BEER and FOOD

An awareness that certain foods can be complemented by specific drinks, has been known about wine for a long time. This awareness has finally reached the great variety of beer flavors now available. From lagers and stouts, pilsners and wheat beers, calorie free and light to dark and potent; this concept is most certainly valid. However, no one has ever discussed the fact that a food can affect, and at times enhance the flavor of a beer. This is beyond adding a lime to a Mexican beer, or a lemon to a Bavarian Weizenbier. This is a total change of effect to the palate. While I do not consider myself an expert on food and beer, I have been developing a number of preferences and opinions.


Certain foods do produce a very different effect on the palate. To cite an extreme, years ago I joined MA out-of-town for a few days (she was on assignment), and I arrived in the room before her return. I had just found a great, ripe Limburger cheese, direct from Germany. I left the cheese on the counter as I chilled down some inexpensive, domestic beer. When she entered, she noticed a distinctively musty smell, not at all pleasant. After a lengthy explanation and accustoming to the odor, I persuaded her to try some of my "great find." She too finally concurred that the flavor was fantastic, and we happily ate our Limburger and enjoyed our beer. Never has this inexpensive beer tasted so good. The flavor of the cheese not only complemented the flavor of the beer to our palate, but clearly produced a unique, new flavor.

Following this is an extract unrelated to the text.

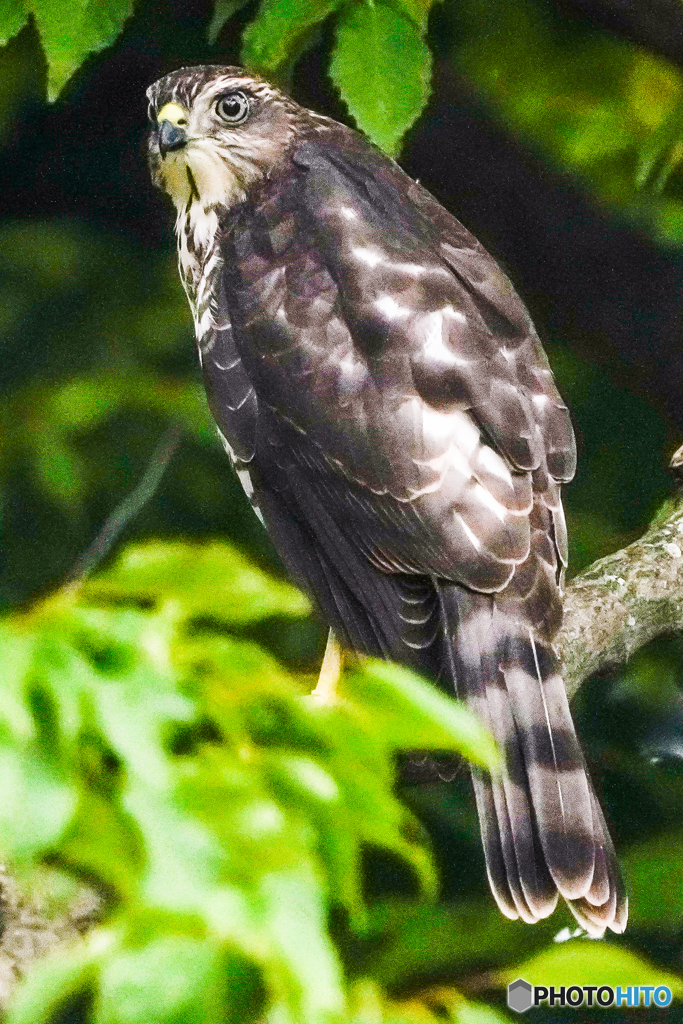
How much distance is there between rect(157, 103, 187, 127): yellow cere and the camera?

While this is an extreme example, the proper beer with the proper food is an gourmet's delight. Well, that's not beer complementing food, but food enhancing the flavor of the beer.

After years of reflecting on the phenominum of a combination of beer and Limburger, I finally stumbled onto another, possibly even greater combination - an albacore salad and an Edelweiss Dunkel. At a beer/wine/food tasting in Orange county, California, I picked up an entree of albacore salad, and returned to my Edelweiss stand. After a few bites of the salad, I casually took a sip of my favorite Edelweiss, - an Edelweiss Dunkel. Stunned, this Dunkel tasted even more mellow than normal, and there was no stopping. The afternoon progressed, - an albacore salad and a Dunkel, a Dunkel with an albacore. Along the way I added a clam chowder to the combination - Ecstacy "wie a Bayr im Himmel!"

I have always been of the opinion that an Edelweiss was a perfect complement to a fine fish dinner, especially a lobster with a mellow Edelweiss Hefetüb (Hefeweizen), - not a somewhat bitter Pislner, but a more fruity-flavored Hefeweizen.

Should a beer enhance and complement a food? Should a food enhance a beer? WHY NOT!!!

Edelweiss to you from PA.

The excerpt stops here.